The AI revolution is producing the same structural conditions as previous disruptive eras, but with features that make the authoritarian temptation particularly acute. Social media, one of my greatest concerns for our society, has destroyed shared reality in a way that has no real precedent. Even with more information available to more people than ever before in history, people no longer inhabit the same information environment, making democratic deliberation extremely difficult. AI threatens white-collar and cognitive work, the classes that historically served as democratic bulwarks are now themselves threatened. Just look at the attacks on “elite liberal universities”. The disruption is global and simultaneous. There’s no unaffected periphery to absorb displaced populations. And the speed of change leaves institutions with almost no time to adapt. The Orbán story fits perfectly into this framework. His rise to power was fueled by the disruption of post-communist transition, globalization’s uneven effects on Hungary, and the 2008 financial crisis. His rhetoric about protecting Hungarian identity from chaos was a classic authoritarian response to genuine disruption and loss. The deeper historical lesson is sobering: we have never successfully navigated a technological disruption of this magnitude without significant authoritarian episodes somewhere in the system. The question isn’t whether disruption creates authoritarian pressure… it clearly does. The question is whether democratic institutions are strong enough after the early stages of intentional autocratic destruction and adaptive enough now to channel that pressure into reform rather than reaction, even if a regime change can be orchestrated in the near term.
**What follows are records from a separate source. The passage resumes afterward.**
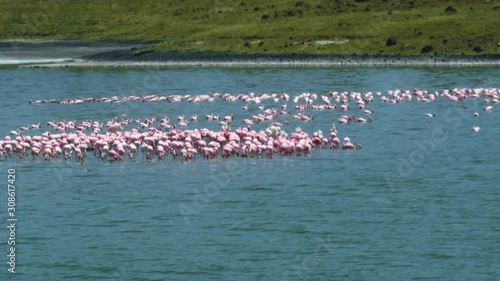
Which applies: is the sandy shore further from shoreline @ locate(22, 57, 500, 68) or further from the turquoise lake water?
the turquoise lake water

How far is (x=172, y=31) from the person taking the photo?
4899 inches

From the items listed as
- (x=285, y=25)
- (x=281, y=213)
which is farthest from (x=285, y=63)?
(x=281, y=213)

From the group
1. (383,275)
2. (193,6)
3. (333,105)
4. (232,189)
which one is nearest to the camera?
(383,275)

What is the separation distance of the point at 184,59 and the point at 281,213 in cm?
7024

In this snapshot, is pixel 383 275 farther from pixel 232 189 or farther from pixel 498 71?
pixel 498 71

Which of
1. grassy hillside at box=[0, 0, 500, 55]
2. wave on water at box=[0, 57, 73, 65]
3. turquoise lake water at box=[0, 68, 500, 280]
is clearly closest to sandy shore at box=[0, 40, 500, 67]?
wave on water at box=[0, 57, 73, 65]

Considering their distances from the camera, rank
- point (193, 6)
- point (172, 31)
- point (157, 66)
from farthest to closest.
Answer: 1. point (193, 6)
2. point (172, 31)
3. point (157, 66)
What’s different from the disruption of the Agricultural Revolution (10,000-5,000 BCE), the collapse of Greece and Rome (500 BCE – 200 CE), the Printing Press Era (1450-1550), the Scientific Revolution (1550-1700), the First Industrial Revolution (1760-1840), the Second Industrial Revolution (1870-1914), the Mid-20th Century (1940-1970), and the early Digital Revolution (1990-present)? The current AI era is unprecedented in one specific way… the rate of acceleration is itself accelerating. Previous industrial revolutions transformed daily life over 50-80 years. The internet transformed communication within 15 years. Smartphones transformed social life within 10 years. AI is transforming knowledge work within 5 years. The gap between technological capability and human institutional/psychological adaptation has never been wider. We are almost certainly in the most acutely disorienting technological moment in human history, not because the absolute changes are largest (the agricultural revolution was arguably more fundamental) but because the pace is fastest, the global simultaneity is total, and the changes strike at cognition itself rather than just physical labor or social organization. Previous revolutions replaced muscle. This one is replacing mind, which is a categorically different kind of disruption with no real historical precedent to draw on.
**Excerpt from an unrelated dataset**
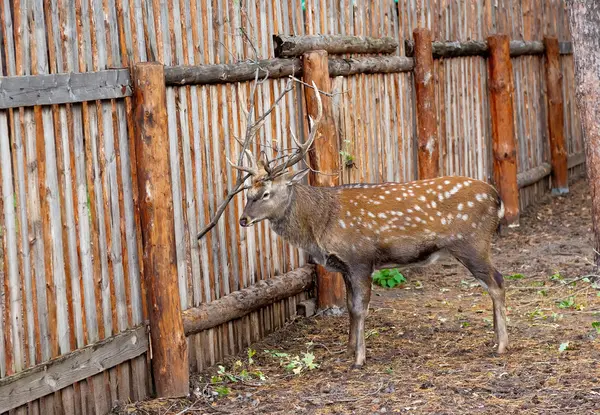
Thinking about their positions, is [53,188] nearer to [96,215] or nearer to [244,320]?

China may well be able to force adoption and adaptation to AI easier and faster than we liberal democracies will be able to do the same. I don’t worry about Iran or even Russia, because they tend to prefer to avoid anything this disruptive or handle it centrally. Not sure where India is on this scale, but the Chinese are really good at force feeding their 1.4 billion people what they want them to eat and digest. If you are American, you wonder how AI can help you and not hurt you. If you are Chinese, you just do what you are told or else Big Brother will know. Forget about the Manchurian Candidate…and focus on the Authoritarian Imperative.